I think it's premature to say that in a hospital setting that the cardiologists will be the ones reading the cardiac mri. In an outpatient setting I think the one could argue more strongly for cardiology practices to take more of the work away. In any case, I think there there may be self-referral issues and accrediting issues to work around. Some of the Stark laws may get more stringent when the government figures out how much more it's going to cost the system to have cardiologists self-refer ($) themselves MRI imaging.

It's really a detriment to the healthcare system to have self-referring imaging, but that's not stopping most physicians.

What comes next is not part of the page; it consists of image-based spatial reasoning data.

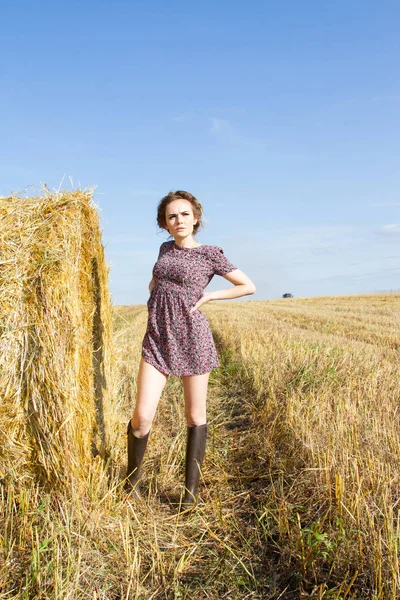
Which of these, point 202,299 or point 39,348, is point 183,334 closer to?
point 202,299

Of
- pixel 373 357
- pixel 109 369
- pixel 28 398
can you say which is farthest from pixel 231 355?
pixel 28 398

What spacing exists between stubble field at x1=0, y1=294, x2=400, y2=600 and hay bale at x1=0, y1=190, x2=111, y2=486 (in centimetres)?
23

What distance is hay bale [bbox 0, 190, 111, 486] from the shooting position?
2.88 meters

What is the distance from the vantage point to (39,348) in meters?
2.90

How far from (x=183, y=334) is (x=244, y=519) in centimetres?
122

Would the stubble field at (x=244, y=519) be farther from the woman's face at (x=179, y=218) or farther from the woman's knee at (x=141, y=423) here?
the woman's face at (x=179, y=218)

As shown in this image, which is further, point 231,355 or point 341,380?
point 231,355

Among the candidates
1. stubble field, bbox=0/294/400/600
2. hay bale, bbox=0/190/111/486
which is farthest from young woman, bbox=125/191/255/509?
hay bale, bbox=0/190/111/486

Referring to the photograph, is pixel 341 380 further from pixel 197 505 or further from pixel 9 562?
pixel 9 562

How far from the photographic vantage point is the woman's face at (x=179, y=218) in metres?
3.56

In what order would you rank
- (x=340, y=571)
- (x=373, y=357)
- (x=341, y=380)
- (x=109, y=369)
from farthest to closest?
(x=373, y=357)
(x=341, y=380)
(x=109, y=369)
(x=340, y=571)

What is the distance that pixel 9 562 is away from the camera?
267 cm

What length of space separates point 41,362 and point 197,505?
1399mm

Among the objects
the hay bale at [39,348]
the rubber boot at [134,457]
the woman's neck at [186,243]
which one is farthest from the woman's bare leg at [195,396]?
the woman's neck at [186,243]
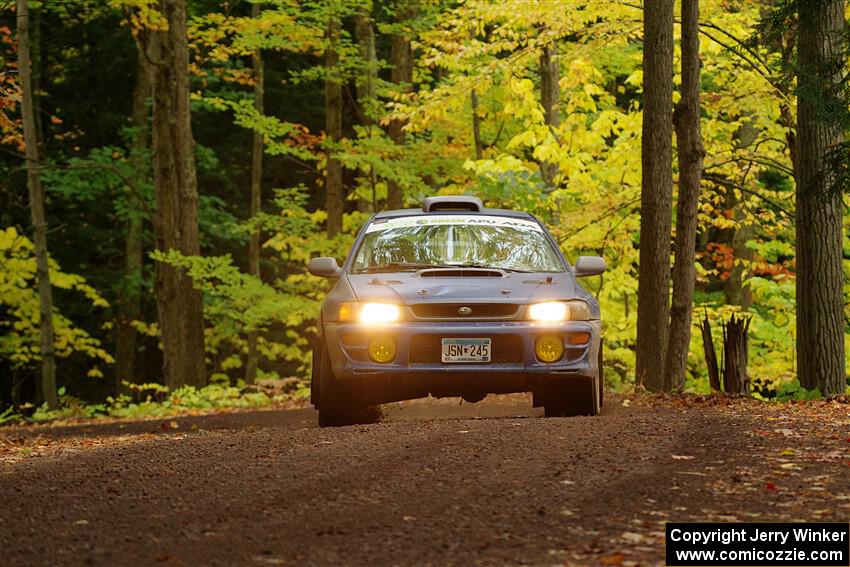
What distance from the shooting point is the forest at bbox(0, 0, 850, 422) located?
50.1ft

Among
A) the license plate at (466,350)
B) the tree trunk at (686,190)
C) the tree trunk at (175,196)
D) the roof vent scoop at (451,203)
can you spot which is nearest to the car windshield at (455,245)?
the roof vent scoop at (451,203)

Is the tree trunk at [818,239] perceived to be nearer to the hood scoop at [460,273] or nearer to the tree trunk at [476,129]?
the hood scoop at [460,273]

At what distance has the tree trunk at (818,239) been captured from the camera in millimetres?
13289

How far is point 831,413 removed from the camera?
10.5 metres

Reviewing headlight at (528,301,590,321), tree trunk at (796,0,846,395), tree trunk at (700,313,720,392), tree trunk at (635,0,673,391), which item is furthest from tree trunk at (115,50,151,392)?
headlight at (528,301,590,321)

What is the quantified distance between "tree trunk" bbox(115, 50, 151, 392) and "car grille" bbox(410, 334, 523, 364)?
21.7 m

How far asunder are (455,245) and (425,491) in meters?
4.20

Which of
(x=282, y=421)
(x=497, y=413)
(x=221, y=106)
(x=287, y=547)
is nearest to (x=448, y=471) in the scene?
(x=287, y=547)

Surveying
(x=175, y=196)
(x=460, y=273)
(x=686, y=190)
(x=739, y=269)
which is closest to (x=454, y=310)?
(x=460, y=273)

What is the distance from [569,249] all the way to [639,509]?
49.7 feet

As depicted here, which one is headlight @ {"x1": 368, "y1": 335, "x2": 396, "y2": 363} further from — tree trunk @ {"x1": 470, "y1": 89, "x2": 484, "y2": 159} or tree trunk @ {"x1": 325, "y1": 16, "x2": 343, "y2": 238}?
tree trunk @ {"x1": 470, "y1": 89, "x2": 484, "y2": 159}

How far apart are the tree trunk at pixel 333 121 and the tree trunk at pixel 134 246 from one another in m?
5.55

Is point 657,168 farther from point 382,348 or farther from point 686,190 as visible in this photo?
point 382,348

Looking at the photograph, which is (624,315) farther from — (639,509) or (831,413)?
(639,509)
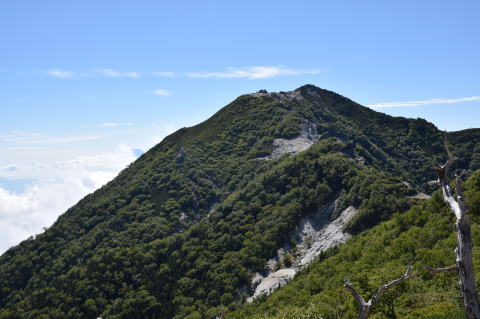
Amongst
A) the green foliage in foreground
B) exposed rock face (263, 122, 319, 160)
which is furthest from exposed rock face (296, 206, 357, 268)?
exposed rock face (263, 122, 319, 160)

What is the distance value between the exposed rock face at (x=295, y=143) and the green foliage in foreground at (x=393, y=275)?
76402 mm

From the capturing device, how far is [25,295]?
10625cm

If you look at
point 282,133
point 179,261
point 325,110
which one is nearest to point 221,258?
point 179,261

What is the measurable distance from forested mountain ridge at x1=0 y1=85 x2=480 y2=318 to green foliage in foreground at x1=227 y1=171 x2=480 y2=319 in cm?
1848

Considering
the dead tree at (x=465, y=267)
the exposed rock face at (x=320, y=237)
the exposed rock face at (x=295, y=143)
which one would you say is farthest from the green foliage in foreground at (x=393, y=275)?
the exposed rock face at (x=295, y=143)

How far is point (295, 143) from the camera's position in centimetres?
15125

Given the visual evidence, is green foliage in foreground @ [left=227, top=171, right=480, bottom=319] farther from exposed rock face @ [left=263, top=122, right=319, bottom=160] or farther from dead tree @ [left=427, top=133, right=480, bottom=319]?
exposed rock face @ [left=263, top=122, right=319, bottom=160]

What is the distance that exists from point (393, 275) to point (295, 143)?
11546 cm

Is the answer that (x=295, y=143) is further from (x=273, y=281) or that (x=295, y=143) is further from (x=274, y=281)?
(x=274, y=281)

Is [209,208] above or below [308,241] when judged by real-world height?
above

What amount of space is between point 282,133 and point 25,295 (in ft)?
370

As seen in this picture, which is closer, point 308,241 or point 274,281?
point 274,281

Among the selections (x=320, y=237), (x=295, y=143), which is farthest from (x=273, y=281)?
(x=295, y=143)

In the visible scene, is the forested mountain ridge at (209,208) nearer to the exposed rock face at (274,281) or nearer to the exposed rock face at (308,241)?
the exposed rock face at (308,241)
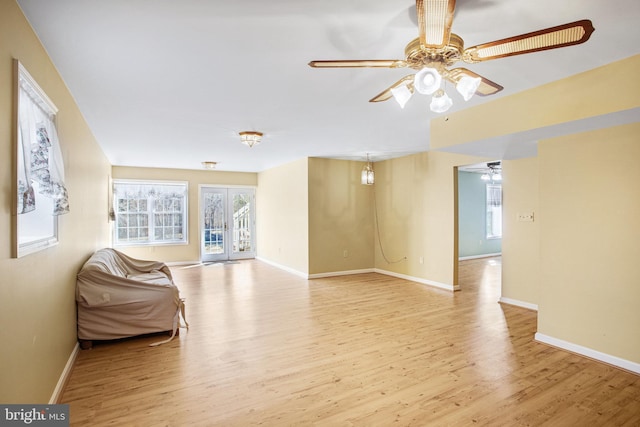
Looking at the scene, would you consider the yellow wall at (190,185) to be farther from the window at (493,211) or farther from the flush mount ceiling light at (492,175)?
the window at (493,211)

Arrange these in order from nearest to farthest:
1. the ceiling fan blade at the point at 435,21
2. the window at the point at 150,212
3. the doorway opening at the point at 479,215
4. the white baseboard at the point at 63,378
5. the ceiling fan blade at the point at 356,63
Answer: the ceiling fan blade at the point at 435,21 → the ceiling fan blade at the point at 356,63 → the white baseboard at the point at 63,378 → the window at the point at 150,212 → the doorway opening at the point at 479,215

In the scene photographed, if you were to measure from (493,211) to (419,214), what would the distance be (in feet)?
14.3

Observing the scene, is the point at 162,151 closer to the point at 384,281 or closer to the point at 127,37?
the point at 127,37

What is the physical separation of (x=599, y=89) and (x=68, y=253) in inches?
179

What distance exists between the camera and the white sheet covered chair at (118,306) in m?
3.24

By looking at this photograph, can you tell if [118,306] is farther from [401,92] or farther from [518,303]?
[518,303]

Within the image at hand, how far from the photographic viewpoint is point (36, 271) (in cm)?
197

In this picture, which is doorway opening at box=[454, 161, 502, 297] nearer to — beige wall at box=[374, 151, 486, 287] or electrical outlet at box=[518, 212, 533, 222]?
beige wall at box=[374, 151, 486, 287]

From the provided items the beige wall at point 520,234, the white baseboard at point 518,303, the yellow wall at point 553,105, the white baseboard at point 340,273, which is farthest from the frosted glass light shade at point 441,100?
the white baseboard at point 340,273

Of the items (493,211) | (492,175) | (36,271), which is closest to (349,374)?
(36,271)

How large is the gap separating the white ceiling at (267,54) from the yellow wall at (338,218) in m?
2.46

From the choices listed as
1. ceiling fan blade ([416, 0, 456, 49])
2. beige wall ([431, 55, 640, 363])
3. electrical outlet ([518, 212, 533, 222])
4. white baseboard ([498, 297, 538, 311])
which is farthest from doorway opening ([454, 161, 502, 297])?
ceiling fan blade ([416, 0, 456, 49])

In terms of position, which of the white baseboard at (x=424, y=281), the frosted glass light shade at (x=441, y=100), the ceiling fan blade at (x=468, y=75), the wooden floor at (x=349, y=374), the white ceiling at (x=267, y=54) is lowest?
the wooden floor at (x=349, y=374)

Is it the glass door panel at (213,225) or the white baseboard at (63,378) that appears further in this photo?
the glass door panel at (213,225)
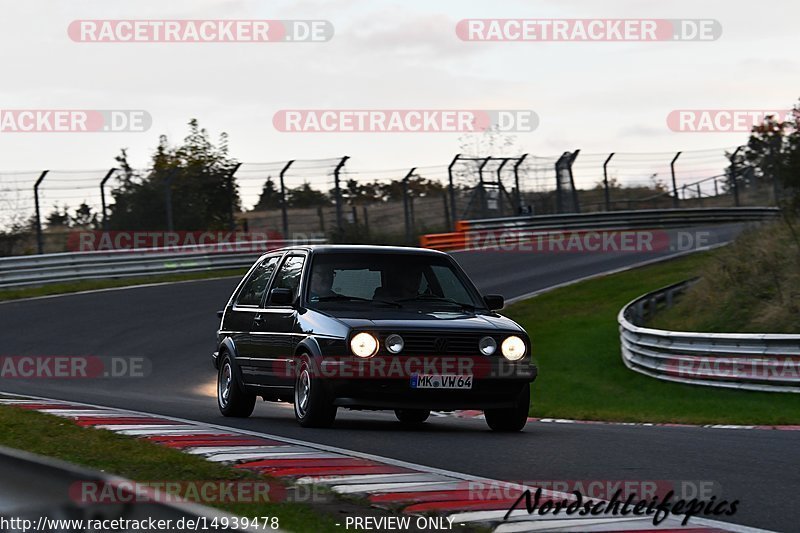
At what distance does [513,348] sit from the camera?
32.3 ft

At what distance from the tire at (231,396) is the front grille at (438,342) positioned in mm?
2323

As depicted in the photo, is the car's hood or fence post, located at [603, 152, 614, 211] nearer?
the car's hood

I have heard that some vascular surgeons working as a group with IRs now and the income for both vascular surgeons and IR groups have increased relative to what they were making separately. So it may not be so far fetched that this could happen cardiology. It may turn out that working with cardiologists may be better than competing against them. In any case, it will be interesting to see how it all turns out.
 
13 year bump. Nice. Well 13 years later both cards and rads are doing cardiac imaging in the academic setting. This is often shared or read by both groups with multidisciplinary meetings as places to learn from each other. 13 years later, imaging technical fees have dropted dramatically and new laws are in place. It is no longer feasible for a private practice cardiology group to tell a hospital that they will open up an outpatient mri center down the street if not given hospital privileges to do MRI. This will remain academic for the time being a probaby a shared modality or within Radiology in the long term (esp CT in such as triple rule out).